Use Networking Guide for full QEMU commands, host forwarding, IPv4, IPv6, TCP, UDP, DNS, and TLS test coverage.

Current limits:

  • No target-side network configuration command.
  • No persistent network profile store.
  • No firewall or routing administration surface.
  • TLS client trust validation is still a smoke path, not production policy.

Administrative Verification Matrix

Change Minimum proof
Account, password, or capability mask make base-image, ./tests/console_login_test.sh
Compatibility names make base-image, ./tests/ls_l_test.sh
Base file content make base-image, ./tests/boot_test.sh
Command added to base image Command-specific test plus ./tests/boot_test.sh
Package payload make package-overlay-test
Package store image make package-store-test
Local package install make package-local-install-test
Service launch path Service-specific QEMU test
Network authority or network tool Relevant networking test
AI serving admin change ./tests/llm_run_test.sh, ./tests/llm_serve_test.sh

For broad confidence:

make test

Support Handoff Checklist

When handing an administrative issue to support, include:

  1. git log -1 --oneline.
  2. git status --short --branch.
  3. The boot profile used.
  4. The account or principal used.
  5. The output of id.
  6. The exact file or service changed.
  7. The rebuild commands run.
  8. The acceptance test that failed or passed.
  9. The serial log around the failure.
  10. Whether /tmp, base image files, package images, or model files were involved.

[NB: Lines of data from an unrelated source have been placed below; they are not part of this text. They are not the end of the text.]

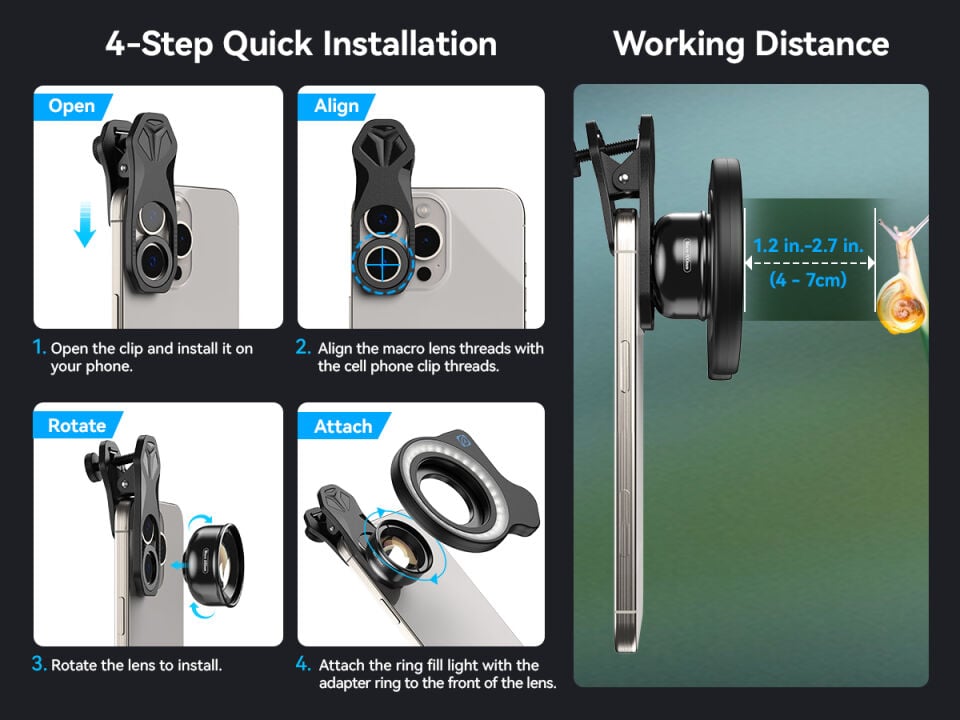 4-Step Quick Installation

Open

1. Open the clip and install it on your phone.

Align

2. Align the macro lens threads with the cell phone clip threads.

Rotate

3. Rotate the lens to install.

Attach

4. Attach the ring fill light with the adapter ring to the front of the lens.

Working Distance

1.2 in.-2.7 in.
(4 - 7cm)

Redact any non-test passwords, salts, private keys, model keys, or local tokens before sharing logs.

Roadmap Notes

The administration surface is intentionally small while the OS hardens its application-hosting profile. Future work includes:

  • Stronger password KDF and rotation workflow.
  • Target-side account management.
  • Service manifests and a supervisor.
  • Remote administration through an SSH or equivalent package.
  • Persistent package install, upgrade, rollback, and repository metadata.
  • Production update channels and key rotation beyond the checked A/B validation paths.
  • Per-cell resource accounting and administrative policy.

Until those land, administer SwiftOS by treating signed images as the source of truth: edit host-side inputs, rebuild immutable artifacts, stage through the checked A/B paths when appropriate, boot, verify, and keep rollback artifacts available.